Los Carou y O Carballiño - Manuel Fraga Carou

La feria se hacía frente al Ayuntamiento, en esa plaza escalonada de tres plantas que antes era de tierra. En el calendario de los 60 veo a mi abuelo Secundino y a mi tío Gelito colocando el puesto para vender las calderetas y otros enseres de hojalata que ellos mismos fabricaban. Detrás del edificio municipal, en el número 17 de la calle Caridad, hoy quizá el 20, tenían el taller, que estaba en la planta baja de la casa alquilada también para vivienda. La abuela Elisa daba pensión a las agüistas que venían al balneario durante el verano: tenía cinco camas disponibles que cobraba a razón de 10 pesetas la noche si traían sábanas, en caso contrario el precio subía a 15. 

En aquel hogar humilde y trabajador el calor aplastante hacía las tardes interminables. La casa en silencio por la siesta me permitía explorar escaleras arriba y mirar por una claraboya que solo daba al cielo, pero procurando que no crujieran las puertas y banzos de madera. Otra diversión era una habilidad de mi tío, capaz de meter ocho o diez moscas en la mano sin que se le escapase ninguna cada vez que la abría para coger otra y otra.

Ahora contemplo la Plaza Mayor rodeada de modernos bares y cafeterías que extienden sus terrazas por las calles aledañas con un magnífico ambiente. Galerías historiadas, ventanas en arco de medio punto y las tradicionales esterillas sobre los balcones dibujan sus perfiles, conservando la armonía y belleza del bullicioso espacio urbano. La foto de 1928 que me muestra mi tía Lola incluye el conjunto escultórico dedicado a los hermanos Prieto, patrocinadores del asilo, hoy reubicado en la entrada del parque municipal. Y ese fue el escenario que eligió el primo Checho para hacer la foto de la familia Carou, tras una comida y cantata en el río, frente a la piscifactoría, que organizaron con mimo las primas holandesas Luisa y Joyce.

El templo de la Veracruz, obra del afamado arquitecto porriñés Antonio Palacios, estaba recientemente finalizado cuando los primos éramos niños. Su torre, preciosamente iluminada por las noches, se yergue camino de la estación de la Renfe. 

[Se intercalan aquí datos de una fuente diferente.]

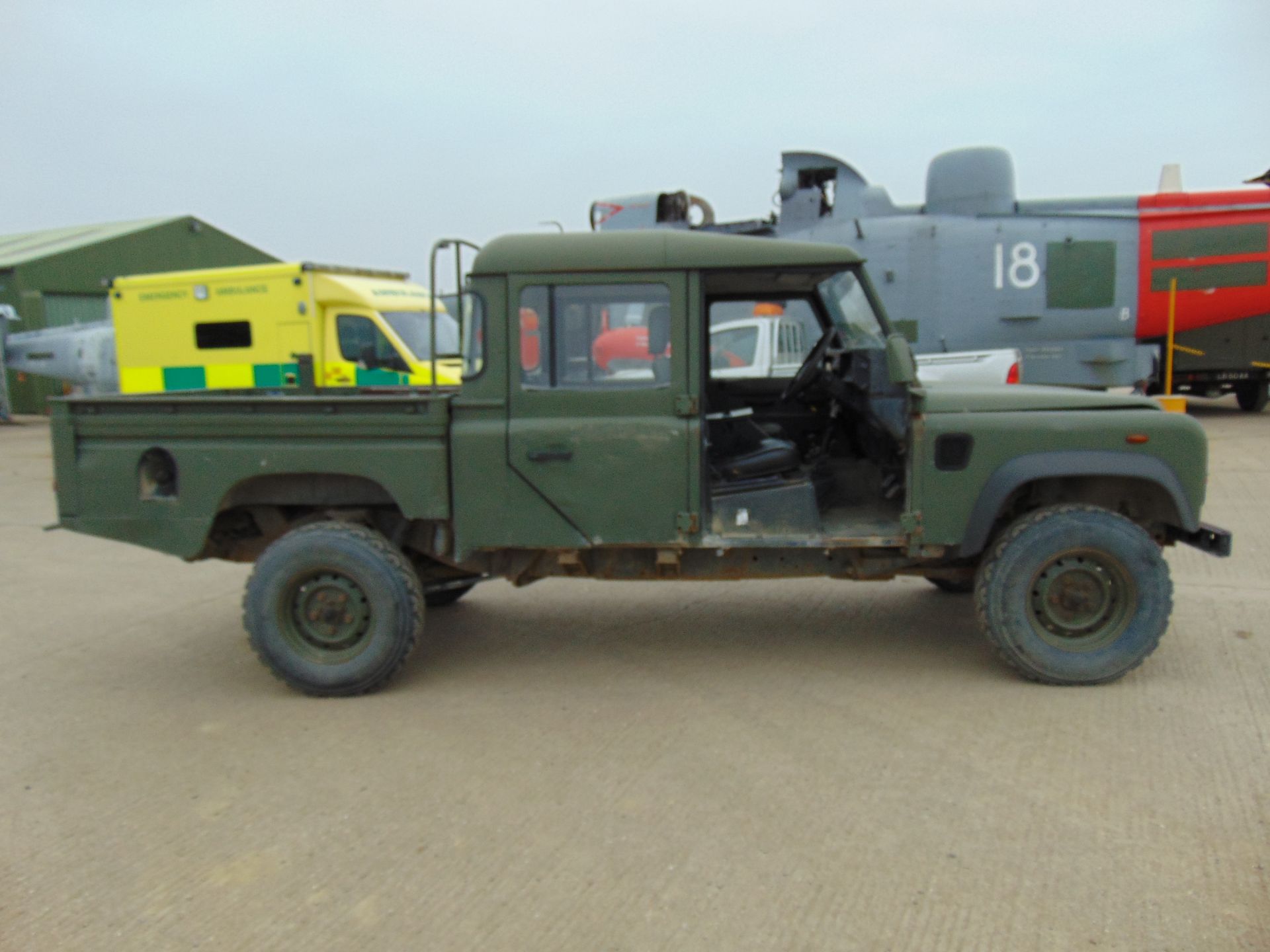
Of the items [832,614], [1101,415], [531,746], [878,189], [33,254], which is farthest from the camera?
[33,254]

El ruidoso tren a Santiago, parando en todas las estaciones y esperando los cruces, se hacía eterno, pero constituía otra de las señas de identidad del pueblo que acabó haciéndose popular por el pulpo. En aquel tiempo perdido una de las cosas que me sabían a gloria eran los churros que mi madre me traía por las mañanas al volver del balneario. ¡Vaya, se ha hecho tarde! Pero hoy estamos a cincuenta minutos de casa, así que pronto volveremos a O Carballiño.